I laughed when I saw this question come into Chairman Mom’s queue: “How do I lovingly kick out my adult son?”
It’s one of the few threads on Chairman Mom I haven’t commented on because that reality is so unfathomable based on where I am now as a divorced mom with adorable young kids who I never want to leave and don’t get to see enough! I feel like divorce shoves you into empty nesting 18 years too early (in my case).
Here’s what’s going on in my house instead. My kids have long insisted they are going to live with me forever, but lately Evie is already weakening on that front.
This was our conversation as we waited for our lunch at the Exploratorium this past weekend:
Evie: So Sayako and I are going to get married. We had a big disagreement about where to live, because she wants to go back to Japan but I don’t speak Japan. So we compromised that we would live in California while she teaches me Japan and then we can go live in Japan.
Mom: Japanese. That sounds like a great plan. I have never been to Japan, and I’d love to come visit you there.
Eli: Oh, I didn’t know about any of this, but it works out PERFECTLY because I’m going to be living in China. That is, mom, if you will come to China with me. I have to still live with you.
Mom: I love China! I’d love to Eli.
Eli: But, mom, do you speak Chinese?
Mom: No, I’m embarrassed to say I tried to learn Mandarin, but didn’t get very far.
Eli: Ok, we can just learn together once we are there. Anyway, Evie can just come over on weekends, or we can go to Japan on weekends.
Evie: But how will I visit you if I don’t speak China?!
Mom: Chinese. You don’t have to speak the language to visit a country. I’ve been to lots of countries even though I don’t speak the language. Once we speak Chinese we can show you around and help translate, just as you can when we come to Japan.
Evie: I’ll probably come to see you guys more, because I’m only going to be DJ’ing on Tuesdays and Wednesdays, and I’ll have longer weekends off than you guys.
Mom and Eli nod. We know all about Evie’s plan to revolutionize libraries by adding in live music.
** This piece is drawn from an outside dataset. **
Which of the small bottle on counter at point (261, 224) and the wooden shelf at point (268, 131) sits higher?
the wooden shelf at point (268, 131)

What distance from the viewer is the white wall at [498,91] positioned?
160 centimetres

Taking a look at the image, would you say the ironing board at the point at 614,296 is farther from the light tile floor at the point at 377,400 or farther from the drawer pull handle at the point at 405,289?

And, really, that’s a twice a week gig. You do still need some quiet time in there. There’s a pause in the conversation.
Eli: Mom, I hope you never die, but just in case, if you do die, I’ll just get married so that I have someone to live with.
Mom: Well I hope I don’t die, and I’d love to live in China with you, but if you meet someone you’d like to marry before I die, that’s fine too.
Eli looked at me like I was crazy to suggest such a thing.
Seriously…In a little more than ten years I’ll want to kick him out?